The delay in examination of a Patent application leading to extraordinary delay in the granting of a Patent was challenged by the petitioner (Nittoo Denko Corporation) by way of writ to Delhi High court (Writ petition case no. 3742/2013). The main grievance of the petitioner was while the Patent Rules, 2003 (specifically Rule 24B) provides for a strict time line for examination and grant of patent these were not being followed. As a result the Patent term was reduced to 13 or 14 years as it would take 6 or 7 years for grant of a Patent.
The petition resulted in the court examining this issue in detail and asking the Patent office to submit a plan for clearing backlog. A number of suggestions and steps were approved by the court as a part of this consultation process the focus which was a) time bound plan for filling the vacancies of the examiners and training of the newly recruited examiners b) implementation of scheme for Modernisation and Strengthening of Intellectual Property offices c) explore alternative methods of recruitment of examiners through UPSC, IITs and GATE/NET examinations d) implement the flexible complementing scheme to address and check high rate of attrition.
The court thereafter formed a second committee to examine the following issues:
- Whether waiver of maintenance fee for the delayed period or other measures could be considered to compensate patentees for the time consumed in the process?
- Whether examination of patents could be done out of turn under existing provisions of the Patent Act, 1970 and if so, under what circumstances?
The recently issued report of the second committee however does not seem to be in favour of waiving the maintenance fees or patent term extension for providing compensation to the patentees for the time consumed in the examination process.
In relation to expediting examination of patent application, the committee has proposed important suggestion(s), for Patentees to avail the benefit of expedited examination. Following are the highlights of such recommendation(s):
- Out of turn/expedited examination would be considered only when the applicant sets-up local manufacturing capabilities utilising the invention as disclosed in the specification. The aim of having such a provision is to contribute towards “public interest”. Thus, to avail this benefit, the party (applicant/assignee/licensee) should have either already started manufacturing the invention in India or undertake to manufacture within two years from
- That the applicant has sufficient available capital and facilities to manufacture the invention in India in sufficient quantity to meet the reasonable public requirement or that such capital and facility will be made available within a period of six months if a patent is granted;
- A statement from a bank/financial institution/ auditor in India with an evidence in support showing that the party has in possession the required available capital to undertake the manufacturing in sufficient quantity meeting the reasonable public requirement;
- The party obligates itself to manufacture the invention in India immediately upon the grant of the patent;
- Submission of agreement of the applicant or his assignee with the licensee (in case of a prospective manufacturer);
- The party has made a careful and thorough search of prior art and the same is submitted to the patent office;
- The invention relates to a single inventive concept with no more than five claims.

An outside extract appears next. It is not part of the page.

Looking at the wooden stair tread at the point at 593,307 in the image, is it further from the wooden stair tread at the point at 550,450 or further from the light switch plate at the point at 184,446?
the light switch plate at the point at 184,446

The party will be required to submit the status report of manufacturing the invention in India at every six months till the manufacturing commences in the sufficient quantity as committed at the time of filing a request.
The other procedural suggestions made in relation to the prosecution of application through expedited route are:
- While divisional application would be considered as a regular application and a separate request for expedited examination has to be made in case of availing the benefit.
- An applicant may also convert the already filed “Request for Examination” into expedited request by paying the difference in fees and submitting the required documents.
- The controller shall refer the application and specification to the examiner within one month from the date of request of expedited examination and the First Examination Report (FER) shall be issued within two months from the date of such request.
- The reply to FER shall be processed in the serial order of receiving.
To sum up, the stakeholders have mixed reaction to the recommendations. They are happy to note that there are serious deliberations on expediting the examination and addressing the backlog at the Patent office. However, to insist on local manufacturing as a pre-condition for expediting examination seems to make the provisions illusory and not yielding any serious benefits. Interestingly, a similar provision also exists in Japanese law to expedite examination in cases where an applicant or a licensee has already commercialized the invention or plans to commercialize the invention within two years from the filing date of a request for accelerated examination. However, there is no compulsion on local manufacture.